● **Written instruction**
Edit the records below so that each "white door frame" reads "door casing", and leave every other part of the lines as it is.

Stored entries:
+---+

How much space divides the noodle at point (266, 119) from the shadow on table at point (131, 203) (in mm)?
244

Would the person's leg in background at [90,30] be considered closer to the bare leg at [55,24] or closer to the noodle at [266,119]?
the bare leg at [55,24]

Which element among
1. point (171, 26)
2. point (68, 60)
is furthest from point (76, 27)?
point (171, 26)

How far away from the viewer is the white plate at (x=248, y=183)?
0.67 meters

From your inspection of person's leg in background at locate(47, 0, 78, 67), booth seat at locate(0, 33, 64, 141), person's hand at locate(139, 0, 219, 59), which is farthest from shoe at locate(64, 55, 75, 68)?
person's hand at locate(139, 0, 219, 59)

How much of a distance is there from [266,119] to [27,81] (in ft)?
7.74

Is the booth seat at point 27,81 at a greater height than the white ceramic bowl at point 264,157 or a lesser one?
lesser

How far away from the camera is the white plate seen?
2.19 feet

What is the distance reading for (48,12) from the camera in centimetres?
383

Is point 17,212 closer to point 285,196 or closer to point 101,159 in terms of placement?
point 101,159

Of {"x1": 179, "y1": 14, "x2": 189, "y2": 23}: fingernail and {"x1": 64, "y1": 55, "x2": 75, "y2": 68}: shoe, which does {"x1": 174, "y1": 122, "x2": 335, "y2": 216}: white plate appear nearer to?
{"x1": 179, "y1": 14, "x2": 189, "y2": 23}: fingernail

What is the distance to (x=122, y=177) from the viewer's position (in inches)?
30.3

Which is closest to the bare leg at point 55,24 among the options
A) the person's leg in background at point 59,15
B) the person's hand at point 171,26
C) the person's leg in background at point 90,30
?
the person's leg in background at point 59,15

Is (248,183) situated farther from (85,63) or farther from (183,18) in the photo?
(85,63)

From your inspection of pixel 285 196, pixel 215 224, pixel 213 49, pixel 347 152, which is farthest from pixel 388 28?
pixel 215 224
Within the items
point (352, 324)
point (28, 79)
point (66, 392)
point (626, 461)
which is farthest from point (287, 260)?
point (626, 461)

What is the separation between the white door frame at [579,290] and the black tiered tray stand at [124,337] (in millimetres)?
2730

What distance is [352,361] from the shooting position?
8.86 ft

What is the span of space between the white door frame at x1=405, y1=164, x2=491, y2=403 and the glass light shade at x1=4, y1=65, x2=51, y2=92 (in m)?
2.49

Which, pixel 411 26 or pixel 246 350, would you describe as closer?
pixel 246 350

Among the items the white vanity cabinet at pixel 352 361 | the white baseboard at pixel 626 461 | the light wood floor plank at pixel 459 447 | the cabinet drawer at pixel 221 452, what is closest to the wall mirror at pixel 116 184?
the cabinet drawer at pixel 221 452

+---+

● **Task response**
How much space divides the noodle at point (266, 119) from the shadow on table at point (131, 203) (in mm)?
244

Would the person's leg in background at [90,30] be considered closer to the bare leg at [55,24] or closer to the noodle at [266,119]?
the bare leg at [55,24]

Which element among
1. point (171, 26)
2. point (68, 60)
is furthest from point (76, 27)?
point (171, 26)

How far away from the viewer is the white plate at (x=248, y=183)?
0.67 meters

From your inspection of person's leg in background at locate(47, 0, 78, 67), booth seat at locate(0, 33, 64, 141), person's hand at locate(139, 0, 219, 59), which is farthest from shoe at locate(64, 55, 75, 68)?
person's hand at locate(139, 0, 219, 59)

How much of a distance is there from [266,119] to [27,81] (in ft)?
7.74

Is the booth seat at point 27,81 at a greater height than the white ceramic bowl at point 264,157 or a lesser one?
lesser

How far away from the camera is the white plate seen?
2.19 feet

What is the distance reading for (48,12) from the camera in centimetres?
383

Is point 17,212 closer to point 285,196 or closer to point 101,159 in terms of placement?
point 101,159

Of {"x1": 179, "y1": 14, "x2": 189, "y2": 23}: fingernail and {"x1": 64, "y1": 55, "x2": 75, "y2": 68}: shoe, which does {"x1": 174, "y1": 122, "x2": 335, "y2": 216}: white plate appear nearer to?
{"x1": 179, "y1": 14, "x2": 189, "y2": 23}: fingernail

What is the distance to (x=122, y=177) from the viewer's position (in inches)?
30.3

Which is closest to the bare leg at point 55,24 among the options
A) the person's leg in background at point 59,15
B) the person's hand at point 171,26
C) the person's leg in background at point 90,30
?
the person's leg in background at point 59,15

Is (248,183) situated farther from (85,63) or farther from (183,18) in the photo?
(85,63)

From your inspection of pixel 285 196, pixel 215 224, pixel 213 49, pixel 347 152, which is farthest from pixel 388 28?
pixel 215 224
Within the items
point (352, 324)
point (28, 79)
point (66, 392)
point (626, 461)
which is farthest from point (287, 260)?
point (626, 461)

What is the separation between the door casing at [579,290] and the black tiered tray stand at [124,337] (in millimetres)?
2730

What distance is [352,361] from the shooting position?
8.86 ft

What is the span of space between the door casing at x1=405, y1=164, x2=491, y2=403 and the glass light shade at x1=4, y1=65, x2=51, y2=92 (in m)?
2.49

Which, pixel 411 26 or pixel 246 350, would you describe as closer?
pixel 246 350

Among the items the white vanity cabinet at pixel 352 361 | the white baseboard at pixel 626 461 | the light wood floor plank at pixel 459 447 | the cabinet drawer at pixel 221 452, what is closest to the wall mirror at pixel 116 184?
the cabinet drawer at pixel 221 452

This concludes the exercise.